The UK retail sales figures for August provoked the predictable round of calls last week for the Bank of England to raise interest rates further. The question needs to be asked, why? To stop inflation?

The UK retail sales figures for August provoked the predictable round of calls last week for the Bank of England to raise interest rates further. The question needs to be asked, why? To stop inflation?

If we examine the figures, we find that the value of retail sales grew by 5 per cent, while the volume grew by 6.5 per cent. Think about that: in order to shift more volume, the retail sector has been cutting prices.

Hardly a surprise to people in the real world. This is deflation, not inflation. If we look at the retail sales deflator, we see it has been negative for over two years.

The so-called economic miracle in the UK is nothing of the sort.
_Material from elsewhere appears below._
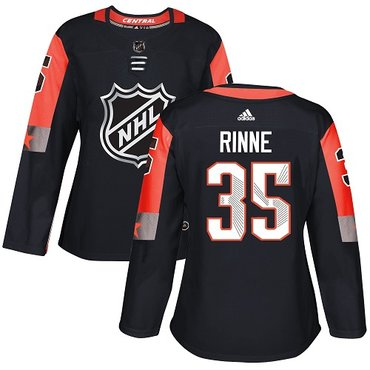 Adidas Predators #35 Pekka Rinne Black 2018 All-Star Central Division Authentic Women's Stitched NHL Jersey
The British consumer is weak, and getting weaker, caught between poor income growth and a wide range of rising taxes and pseudo taxes.

In a recent column, I wrote about the distorted nature of the UK unemployment statistics. I argued that if we were to include some of the extraordinary number of "long- term sick" as unemployed, then UK unemployment would be nearer the French and German 9 to 10 per cent than the much-trumpeted 2.9 per cent. After this, I received a large number of emails from readers suggesting that the inflation numbers were even more distorted. Mostly, they argued that inflation was actually much higher.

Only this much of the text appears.